Pour quelles raisons avez-vous souhaité inventer des rituels sur la ZAD de Notre-Dame-Des-Landes ?
Nos motivations sont multiples, mais l’une d’elles considère les rituels comme un outil essentiel pour accomplir la transformation cosmologique que tant de gens appellent aujourd’hui de leurs vœux. Celle-ci consiste, en simplifiant beaucoup, à se déplacer d’un monde où les plantes, les animaux et les milieux de vie sont considérés comme des objets que l’on protège ou exploite, vers un monde où ceux-ci sont des sujets avec lesquels on entretient des relations qui relèvent du registre du social.
Passer du temps à inventer collectivement un rituel au cours duquel, par exemple, on personnifie certains arbres de la forêt de Rohanne (Loire-Atlantique) – la forêt de la ZAD – renforce son statut de sujet. Loin d’une simple ressource de bois, elle devient une amie, un membre à part entière du collectif, et l’énergie que l’on sera prêt à déployer pour la défendre s’en trouve décuplée.
Ces cérémonies relèvent-elles d’une forme d’animisme ?
A partir du moment où l’on considère, comme c’est le cas sur la ZAD, qu’une forêt, une mare et un groupe de tritons ont des intérêts qui leur sont propres et qu’on en tient compte, on est davantage dans l’animisme que dans le naturalisme occidental. Mais aucun d’entre nous n’est animiste au sens où un Jivaro peut l’être. Les Jivaros considèrent que les plantes et les animaux ont une vie sociale semblable à celle des humains, avec leurs rituels, leurs shamans, et qu’ils viennent en parler avec les humains lors des rêves et des transes hallucinatoires. Lorsqu’on intègre des éléments de ce type dans nos rituels, c’est bien sûr avec humour et second degré.
La mise à distance de la cérémonie par l’humour n’empêche-t-elle pas de la vivre pleinement ?
Absolument pas, c’est ça qui est étonnant. Selon les anthropologues, beaucoup de rituels sont d’ailleurs accomplis avec une forme de second degré. C’est flagrant chez les Jivaros. Lorsque je suis chez eux et que je leur demande s’ils croient à ce qu’ils sont en train de faire, par exemple lors d’un rituel shamanique, ça les fait rire.

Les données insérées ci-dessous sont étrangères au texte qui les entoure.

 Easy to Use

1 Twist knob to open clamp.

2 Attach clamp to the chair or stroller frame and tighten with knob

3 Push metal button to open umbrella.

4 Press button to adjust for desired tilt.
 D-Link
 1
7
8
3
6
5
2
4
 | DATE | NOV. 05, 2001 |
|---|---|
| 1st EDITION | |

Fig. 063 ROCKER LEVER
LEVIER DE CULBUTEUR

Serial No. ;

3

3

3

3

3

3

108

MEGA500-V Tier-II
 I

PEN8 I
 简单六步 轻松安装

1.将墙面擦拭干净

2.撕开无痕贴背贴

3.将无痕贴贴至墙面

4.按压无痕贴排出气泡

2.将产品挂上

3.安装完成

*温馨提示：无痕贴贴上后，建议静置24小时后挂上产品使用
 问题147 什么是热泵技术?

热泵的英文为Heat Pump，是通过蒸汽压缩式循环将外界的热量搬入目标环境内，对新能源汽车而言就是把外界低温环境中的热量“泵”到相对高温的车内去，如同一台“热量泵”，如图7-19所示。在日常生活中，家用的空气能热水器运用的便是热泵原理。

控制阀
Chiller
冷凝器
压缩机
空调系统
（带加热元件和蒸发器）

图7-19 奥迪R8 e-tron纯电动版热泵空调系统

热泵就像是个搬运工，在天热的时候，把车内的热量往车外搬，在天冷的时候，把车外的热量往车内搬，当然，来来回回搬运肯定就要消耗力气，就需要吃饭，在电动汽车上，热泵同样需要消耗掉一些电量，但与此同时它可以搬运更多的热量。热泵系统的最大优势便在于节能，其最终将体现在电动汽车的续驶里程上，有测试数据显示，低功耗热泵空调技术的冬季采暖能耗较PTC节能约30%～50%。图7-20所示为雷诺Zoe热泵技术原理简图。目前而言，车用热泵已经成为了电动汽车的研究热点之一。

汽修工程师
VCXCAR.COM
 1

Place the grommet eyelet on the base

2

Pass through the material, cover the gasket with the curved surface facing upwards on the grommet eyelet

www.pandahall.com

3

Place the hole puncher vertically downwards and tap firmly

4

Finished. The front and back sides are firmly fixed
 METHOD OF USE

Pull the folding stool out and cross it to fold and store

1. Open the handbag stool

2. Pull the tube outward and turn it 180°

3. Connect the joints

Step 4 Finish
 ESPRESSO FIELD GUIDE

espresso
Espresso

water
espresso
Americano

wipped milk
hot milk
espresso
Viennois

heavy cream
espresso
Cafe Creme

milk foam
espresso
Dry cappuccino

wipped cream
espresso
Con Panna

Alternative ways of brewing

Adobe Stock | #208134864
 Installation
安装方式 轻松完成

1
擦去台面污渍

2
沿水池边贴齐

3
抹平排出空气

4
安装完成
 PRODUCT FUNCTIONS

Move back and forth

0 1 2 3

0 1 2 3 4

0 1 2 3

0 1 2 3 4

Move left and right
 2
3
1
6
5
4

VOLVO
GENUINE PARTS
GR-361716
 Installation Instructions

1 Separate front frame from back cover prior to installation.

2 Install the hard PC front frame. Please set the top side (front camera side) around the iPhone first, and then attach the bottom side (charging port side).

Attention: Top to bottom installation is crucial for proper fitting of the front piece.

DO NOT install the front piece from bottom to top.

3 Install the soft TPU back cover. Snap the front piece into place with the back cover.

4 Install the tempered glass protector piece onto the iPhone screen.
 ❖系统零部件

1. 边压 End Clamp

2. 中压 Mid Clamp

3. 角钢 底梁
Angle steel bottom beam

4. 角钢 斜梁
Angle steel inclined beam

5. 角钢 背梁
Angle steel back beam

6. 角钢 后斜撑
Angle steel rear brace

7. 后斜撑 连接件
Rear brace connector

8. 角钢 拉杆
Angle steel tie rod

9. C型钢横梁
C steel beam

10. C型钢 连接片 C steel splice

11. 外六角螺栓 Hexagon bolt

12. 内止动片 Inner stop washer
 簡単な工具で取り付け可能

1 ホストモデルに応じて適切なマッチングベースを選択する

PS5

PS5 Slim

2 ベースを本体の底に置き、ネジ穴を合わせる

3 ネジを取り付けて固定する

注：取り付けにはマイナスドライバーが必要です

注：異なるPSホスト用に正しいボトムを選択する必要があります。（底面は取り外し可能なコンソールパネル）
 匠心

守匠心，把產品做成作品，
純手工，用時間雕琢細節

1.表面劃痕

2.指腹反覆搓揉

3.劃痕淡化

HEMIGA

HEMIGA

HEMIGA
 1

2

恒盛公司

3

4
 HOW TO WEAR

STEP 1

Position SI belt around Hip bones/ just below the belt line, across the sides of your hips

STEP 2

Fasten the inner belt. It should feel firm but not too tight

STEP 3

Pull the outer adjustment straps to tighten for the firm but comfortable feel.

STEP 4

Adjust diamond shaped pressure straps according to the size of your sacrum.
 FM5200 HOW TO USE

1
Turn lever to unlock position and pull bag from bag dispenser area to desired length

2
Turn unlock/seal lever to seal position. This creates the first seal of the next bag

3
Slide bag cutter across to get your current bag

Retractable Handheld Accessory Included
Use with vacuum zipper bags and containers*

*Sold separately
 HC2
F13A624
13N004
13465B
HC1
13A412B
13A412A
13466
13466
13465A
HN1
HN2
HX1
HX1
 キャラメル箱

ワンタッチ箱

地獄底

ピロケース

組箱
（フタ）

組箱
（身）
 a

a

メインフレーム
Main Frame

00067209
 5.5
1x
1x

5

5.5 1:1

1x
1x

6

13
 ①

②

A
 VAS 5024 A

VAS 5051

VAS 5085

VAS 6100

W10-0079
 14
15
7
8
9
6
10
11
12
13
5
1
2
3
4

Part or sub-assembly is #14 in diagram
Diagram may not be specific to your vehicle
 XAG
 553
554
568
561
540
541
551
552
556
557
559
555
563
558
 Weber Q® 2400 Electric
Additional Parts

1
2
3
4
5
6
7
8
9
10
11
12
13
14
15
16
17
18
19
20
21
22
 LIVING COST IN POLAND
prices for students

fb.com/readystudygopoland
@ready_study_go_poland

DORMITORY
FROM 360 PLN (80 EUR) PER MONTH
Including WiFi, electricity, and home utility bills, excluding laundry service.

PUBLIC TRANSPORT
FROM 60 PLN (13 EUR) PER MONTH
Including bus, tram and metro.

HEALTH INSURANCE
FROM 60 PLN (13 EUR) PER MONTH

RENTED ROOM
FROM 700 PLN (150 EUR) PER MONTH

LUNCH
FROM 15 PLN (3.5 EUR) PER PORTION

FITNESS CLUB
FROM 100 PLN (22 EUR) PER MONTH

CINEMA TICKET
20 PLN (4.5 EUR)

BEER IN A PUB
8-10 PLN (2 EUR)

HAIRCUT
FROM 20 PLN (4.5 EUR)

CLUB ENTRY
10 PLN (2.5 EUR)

Lors d’une pratique rituelle, même sur des sujets graves, ils peuvent paraître très sérieux à un instant donné, et en rire aux éclats l’instant d’après. Il ne s’agit pas de mettre des garde-fous par le biais de l’humour, mais plutôt de ne pas laisser le terrain du réenchantement du monde aux mystiques. Il n’est pas nécessaire d’adhérer à une forme ou une autre d’obscurantisme pour tendre vers des relations aux plantes, aux animaux et aux milieux de vie qui se colorent de toutes les nuances de la vie sociale. Les rituels sont un outil de lutte, parmi de nombreux autres, pour s’attaquer à la suprématie de la sphère économique et au rapport utilitaire au monde qu’elle impose.